Cédric Delelée

THE BLUE MAX (Jerry Goldsmith) Tadlow

In REVIEWS on février 25, 2016 at 7:45

Blue Max-020

THE BLUE MAX ayant déjà été édité à plusieurs reprises dans des versions de plus en plus complètes jusqu’à la « définitive » parue chez La La Land en 2014, on était en droit de se demander si un nouvel enregistrement de la partition s’imposait. Après écoute de celui produit par James Fitzpatrick avec le City of Prague Philarmonic Orchestra and Chorus dirigé par Nic Raine, on répondra par l’affirmative, et pas qu’un peu puisque la performance est aussi impressionnante que celle du Philarmonia Orchestra sur la suite enregistrée par Jerry Goldsmith en 1988 pour la compilation Suites & Themes chez Masters Film Music (reprise sous le titre Goldsmith Conducts Goldsmith chez Silva Screen puis intégrée au sein du coffret Jerry Goldsmith : 40 Years of Film Music par le même label). Même s’il serait vain de comparer point par point avec le score original puisque l’intérêt d’un tel réenregistrement réside justement d’en le fait d’en proposer une relecture intéressante, il faut bien admettre que l’interprétation reste extrêmement fidèle, que ce soit dans sa volupté aérienne ou son bellicisme foudroyant. La qualité de la prise de son (qui, une fois n’est pas coutume, ne sonne pas trop « concert ») achève de rendre l’album essentiel à tout fan de la partition, dont on fête cette année les 50 ans.

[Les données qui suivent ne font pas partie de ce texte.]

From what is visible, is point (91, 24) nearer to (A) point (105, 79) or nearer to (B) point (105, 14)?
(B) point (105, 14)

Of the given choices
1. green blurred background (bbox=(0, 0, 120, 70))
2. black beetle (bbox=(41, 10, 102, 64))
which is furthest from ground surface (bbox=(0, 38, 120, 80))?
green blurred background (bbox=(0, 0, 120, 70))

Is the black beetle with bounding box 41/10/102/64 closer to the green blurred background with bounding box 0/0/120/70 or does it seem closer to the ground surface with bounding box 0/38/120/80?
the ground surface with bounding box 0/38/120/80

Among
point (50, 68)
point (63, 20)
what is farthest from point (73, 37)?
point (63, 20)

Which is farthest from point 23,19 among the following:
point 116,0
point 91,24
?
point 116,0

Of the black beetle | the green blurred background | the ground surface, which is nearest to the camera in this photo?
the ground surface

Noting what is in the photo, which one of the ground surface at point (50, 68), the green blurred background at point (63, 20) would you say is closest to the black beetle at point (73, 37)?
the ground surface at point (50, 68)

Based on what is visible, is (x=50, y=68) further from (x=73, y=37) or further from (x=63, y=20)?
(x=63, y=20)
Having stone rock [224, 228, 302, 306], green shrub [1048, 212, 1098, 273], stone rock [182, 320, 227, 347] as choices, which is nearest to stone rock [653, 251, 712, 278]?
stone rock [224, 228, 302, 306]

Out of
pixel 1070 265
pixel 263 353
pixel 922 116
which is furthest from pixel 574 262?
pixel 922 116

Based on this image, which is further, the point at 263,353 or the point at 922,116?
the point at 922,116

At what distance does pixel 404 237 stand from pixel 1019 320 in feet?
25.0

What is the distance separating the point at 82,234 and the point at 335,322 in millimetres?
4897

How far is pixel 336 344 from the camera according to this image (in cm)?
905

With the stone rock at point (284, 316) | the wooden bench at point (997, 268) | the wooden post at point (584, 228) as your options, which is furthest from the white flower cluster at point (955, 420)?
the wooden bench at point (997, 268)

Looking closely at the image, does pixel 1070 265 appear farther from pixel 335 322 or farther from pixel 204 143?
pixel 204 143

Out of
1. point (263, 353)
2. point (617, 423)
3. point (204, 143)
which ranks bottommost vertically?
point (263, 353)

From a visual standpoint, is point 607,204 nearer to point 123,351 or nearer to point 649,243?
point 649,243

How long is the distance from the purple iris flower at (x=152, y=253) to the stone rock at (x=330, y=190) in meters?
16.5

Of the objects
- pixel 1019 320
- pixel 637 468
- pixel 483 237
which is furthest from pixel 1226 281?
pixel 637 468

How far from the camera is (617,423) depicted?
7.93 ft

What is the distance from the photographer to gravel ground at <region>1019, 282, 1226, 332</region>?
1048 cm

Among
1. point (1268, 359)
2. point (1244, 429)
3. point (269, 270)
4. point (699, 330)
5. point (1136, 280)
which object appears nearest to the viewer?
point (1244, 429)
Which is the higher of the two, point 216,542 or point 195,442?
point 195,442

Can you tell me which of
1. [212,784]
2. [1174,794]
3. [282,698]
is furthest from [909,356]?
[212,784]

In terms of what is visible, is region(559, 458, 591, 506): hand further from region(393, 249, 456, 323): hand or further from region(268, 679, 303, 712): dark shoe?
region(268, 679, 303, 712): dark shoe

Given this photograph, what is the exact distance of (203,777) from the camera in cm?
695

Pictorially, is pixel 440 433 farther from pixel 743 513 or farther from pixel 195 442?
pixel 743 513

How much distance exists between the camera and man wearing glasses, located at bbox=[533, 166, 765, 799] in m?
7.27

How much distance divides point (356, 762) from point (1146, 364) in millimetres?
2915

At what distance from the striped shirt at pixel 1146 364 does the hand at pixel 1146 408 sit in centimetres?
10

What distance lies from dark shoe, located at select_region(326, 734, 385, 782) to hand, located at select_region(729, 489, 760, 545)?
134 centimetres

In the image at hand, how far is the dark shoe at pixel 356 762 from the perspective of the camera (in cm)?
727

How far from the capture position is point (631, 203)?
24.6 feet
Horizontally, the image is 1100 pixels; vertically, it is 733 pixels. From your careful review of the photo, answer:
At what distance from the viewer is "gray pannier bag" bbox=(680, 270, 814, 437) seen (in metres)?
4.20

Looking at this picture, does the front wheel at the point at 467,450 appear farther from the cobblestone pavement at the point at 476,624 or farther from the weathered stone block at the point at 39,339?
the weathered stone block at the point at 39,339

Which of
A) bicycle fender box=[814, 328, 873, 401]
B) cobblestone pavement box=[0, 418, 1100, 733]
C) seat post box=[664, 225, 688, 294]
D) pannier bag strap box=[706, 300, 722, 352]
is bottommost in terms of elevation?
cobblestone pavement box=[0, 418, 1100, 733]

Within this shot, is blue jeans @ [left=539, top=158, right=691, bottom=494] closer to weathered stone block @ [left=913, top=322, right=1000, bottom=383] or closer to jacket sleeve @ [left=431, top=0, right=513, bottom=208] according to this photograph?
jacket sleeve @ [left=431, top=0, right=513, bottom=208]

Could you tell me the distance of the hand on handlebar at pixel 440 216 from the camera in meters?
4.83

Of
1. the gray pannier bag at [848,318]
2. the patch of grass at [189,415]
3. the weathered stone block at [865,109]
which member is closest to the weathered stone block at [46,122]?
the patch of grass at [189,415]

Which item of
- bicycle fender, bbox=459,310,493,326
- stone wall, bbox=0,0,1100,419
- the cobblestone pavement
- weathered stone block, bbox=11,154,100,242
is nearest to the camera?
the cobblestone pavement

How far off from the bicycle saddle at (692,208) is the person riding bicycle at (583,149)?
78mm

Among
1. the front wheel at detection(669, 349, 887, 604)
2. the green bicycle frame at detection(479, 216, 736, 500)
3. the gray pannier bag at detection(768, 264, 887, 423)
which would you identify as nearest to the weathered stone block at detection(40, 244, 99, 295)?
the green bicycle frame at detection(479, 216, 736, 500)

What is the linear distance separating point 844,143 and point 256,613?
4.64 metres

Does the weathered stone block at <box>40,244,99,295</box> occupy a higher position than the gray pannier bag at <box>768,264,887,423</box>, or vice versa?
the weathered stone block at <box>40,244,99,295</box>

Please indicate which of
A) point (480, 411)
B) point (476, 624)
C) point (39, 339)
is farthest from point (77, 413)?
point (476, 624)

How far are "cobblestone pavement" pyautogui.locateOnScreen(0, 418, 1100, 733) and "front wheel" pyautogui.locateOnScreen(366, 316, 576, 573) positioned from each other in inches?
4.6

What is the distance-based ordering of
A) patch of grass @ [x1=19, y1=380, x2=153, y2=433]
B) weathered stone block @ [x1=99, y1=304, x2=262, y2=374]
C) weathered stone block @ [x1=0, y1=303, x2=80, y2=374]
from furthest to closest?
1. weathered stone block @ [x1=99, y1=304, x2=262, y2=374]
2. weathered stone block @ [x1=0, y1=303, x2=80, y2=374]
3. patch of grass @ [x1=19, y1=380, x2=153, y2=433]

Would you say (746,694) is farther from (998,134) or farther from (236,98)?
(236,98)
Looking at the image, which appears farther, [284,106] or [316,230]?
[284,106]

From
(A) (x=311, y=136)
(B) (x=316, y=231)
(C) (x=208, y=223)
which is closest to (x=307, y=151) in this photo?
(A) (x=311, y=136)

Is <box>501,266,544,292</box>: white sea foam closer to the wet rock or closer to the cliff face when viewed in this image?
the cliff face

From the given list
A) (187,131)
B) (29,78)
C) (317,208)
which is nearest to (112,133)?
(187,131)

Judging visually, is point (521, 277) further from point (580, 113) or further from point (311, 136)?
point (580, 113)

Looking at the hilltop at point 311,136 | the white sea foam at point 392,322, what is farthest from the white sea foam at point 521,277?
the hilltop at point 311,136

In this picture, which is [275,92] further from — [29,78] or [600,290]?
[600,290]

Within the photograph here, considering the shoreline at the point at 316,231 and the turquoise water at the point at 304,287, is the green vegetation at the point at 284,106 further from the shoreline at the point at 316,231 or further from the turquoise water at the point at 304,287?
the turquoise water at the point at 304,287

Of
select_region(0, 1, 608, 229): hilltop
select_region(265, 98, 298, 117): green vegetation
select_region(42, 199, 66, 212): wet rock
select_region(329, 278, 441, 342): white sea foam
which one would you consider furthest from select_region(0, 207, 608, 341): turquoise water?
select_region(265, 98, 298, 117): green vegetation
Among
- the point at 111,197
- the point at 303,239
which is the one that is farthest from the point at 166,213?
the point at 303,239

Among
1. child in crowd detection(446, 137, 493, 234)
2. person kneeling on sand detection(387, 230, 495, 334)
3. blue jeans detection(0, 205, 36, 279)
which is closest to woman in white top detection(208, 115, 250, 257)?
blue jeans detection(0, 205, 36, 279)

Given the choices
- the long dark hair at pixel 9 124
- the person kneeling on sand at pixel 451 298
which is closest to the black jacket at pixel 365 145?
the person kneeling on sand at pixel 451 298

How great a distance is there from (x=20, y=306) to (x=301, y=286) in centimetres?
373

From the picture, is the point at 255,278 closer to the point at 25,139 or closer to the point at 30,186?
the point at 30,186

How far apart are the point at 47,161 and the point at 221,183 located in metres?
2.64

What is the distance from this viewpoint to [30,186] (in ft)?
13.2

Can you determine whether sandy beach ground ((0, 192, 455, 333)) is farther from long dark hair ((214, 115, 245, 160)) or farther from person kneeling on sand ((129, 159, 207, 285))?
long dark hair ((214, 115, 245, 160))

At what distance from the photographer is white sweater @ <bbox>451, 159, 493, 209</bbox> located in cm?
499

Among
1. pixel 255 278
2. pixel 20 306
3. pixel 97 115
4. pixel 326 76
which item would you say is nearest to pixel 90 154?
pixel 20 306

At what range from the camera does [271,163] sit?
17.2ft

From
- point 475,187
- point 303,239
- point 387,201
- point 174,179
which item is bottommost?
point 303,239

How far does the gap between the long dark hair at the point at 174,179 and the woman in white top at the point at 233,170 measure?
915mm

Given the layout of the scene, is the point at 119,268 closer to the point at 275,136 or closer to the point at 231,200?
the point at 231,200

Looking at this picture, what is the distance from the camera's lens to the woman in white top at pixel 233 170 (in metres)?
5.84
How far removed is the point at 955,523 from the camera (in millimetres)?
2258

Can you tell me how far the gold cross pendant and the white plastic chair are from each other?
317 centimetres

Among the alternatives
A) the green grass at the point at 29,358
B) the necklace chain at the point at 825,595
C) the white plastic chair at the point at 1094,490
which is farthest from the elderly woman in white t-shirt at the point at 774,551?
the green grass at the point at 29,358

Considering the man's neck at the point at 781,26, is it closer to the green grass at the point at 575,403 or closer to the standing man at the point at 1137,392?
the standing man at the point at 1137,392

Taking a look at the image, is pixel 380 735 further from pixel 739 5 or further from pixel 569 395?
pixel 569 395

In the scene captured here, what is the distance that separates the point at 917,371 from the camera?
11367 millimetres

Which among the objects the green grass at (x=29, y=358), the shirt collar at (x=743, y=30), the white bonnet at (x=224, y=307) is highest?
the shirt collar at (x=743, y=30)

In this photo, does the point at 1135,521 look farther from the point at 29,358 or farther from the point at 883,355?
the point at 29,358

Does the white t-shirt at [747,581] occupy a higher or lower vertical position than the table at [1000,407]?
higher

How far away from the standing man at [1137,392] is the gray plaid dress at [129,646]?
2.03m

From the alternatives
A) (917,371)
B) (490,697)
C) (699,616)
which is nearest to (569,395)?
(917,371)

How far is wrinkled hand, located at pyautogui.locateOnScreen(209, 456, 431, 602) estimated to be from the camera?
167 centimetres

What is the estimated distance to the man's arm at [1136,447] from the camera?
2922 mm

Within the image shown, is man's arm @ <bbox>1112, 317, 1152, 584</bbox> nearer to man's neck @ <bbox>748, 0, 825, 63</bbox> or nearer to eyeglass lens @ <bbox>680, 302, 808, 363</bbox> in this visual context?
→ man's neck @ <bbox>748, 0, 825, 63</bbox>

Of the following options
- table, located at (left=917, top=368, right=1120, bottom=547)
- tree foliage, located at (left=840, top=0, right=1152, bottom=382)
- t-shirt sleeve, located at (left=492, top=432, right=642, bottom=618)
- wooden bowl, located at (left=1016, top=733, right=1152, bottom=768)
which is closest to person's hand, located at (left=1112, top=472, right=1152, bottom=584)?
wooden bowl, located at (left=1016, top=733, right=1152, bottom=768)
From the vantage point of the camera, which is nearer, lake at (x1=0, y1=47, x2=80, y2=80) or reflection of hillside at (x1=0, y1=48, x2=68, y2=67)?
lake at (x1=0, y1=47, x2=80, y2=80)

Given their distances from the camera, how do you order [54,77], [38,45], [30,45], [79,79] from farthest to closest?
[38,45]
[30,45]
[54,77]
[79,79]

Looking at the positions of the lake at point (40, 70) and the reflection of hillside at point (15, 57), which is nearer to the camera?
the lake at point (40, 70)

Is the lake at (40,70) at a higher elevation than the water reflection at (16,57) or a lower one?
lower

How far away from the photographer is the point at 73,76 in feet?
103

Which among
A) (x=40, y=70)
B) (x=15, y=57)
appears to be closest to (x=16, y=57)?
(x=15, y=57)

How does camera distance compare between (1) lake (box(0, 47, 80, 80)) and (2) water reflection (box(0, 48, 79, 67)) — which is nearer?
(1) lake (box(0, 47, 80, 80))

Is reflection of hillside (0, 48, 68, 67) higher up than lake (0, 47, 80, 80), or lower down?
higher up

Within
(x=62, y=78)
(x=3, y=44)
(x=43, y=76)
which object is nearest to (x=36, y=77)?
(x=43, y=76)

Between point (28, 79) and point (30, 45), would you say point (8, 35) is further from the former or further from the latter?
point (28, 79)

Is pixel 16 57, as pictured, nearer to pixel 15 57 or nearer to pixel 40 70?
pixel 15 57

Crépuscule des aigles oblige, le reste du programme s’intéresse à d’autres scores majeurs composés par Goldsmith pour des films de guerre plus ou moins prestigieux. L’occasion d’apprécier une version du thème de PATTON aussi exaltante que celle dirigée par Stanley Black pour l’album Cinema Gala : The Epic paru chez Decca en 1988, mais aussi une superbe suite de MAC ARTHUR, dont on attend toujours une réédition. Le second CD ouvre les hostilités avec le méconnu mais néanmoins splendide A GATHERING OF EAGLES, avant de s’orienter vers des scores plus exotiques avec une longue suite de THE SAND PEBBLES à l’ampleur assez dingue, une autre d’INCHON dont l’interprétation furieuse fait oublier la maladresse de l’orchestre italien employé sur l’original, la montée en puissance du Main Title de TORA TORA TORA venant précéder une dernière suite consacrée à THE CHAIRMAN qui donne méchamment envie que Tadlow en enregistre une intégrale.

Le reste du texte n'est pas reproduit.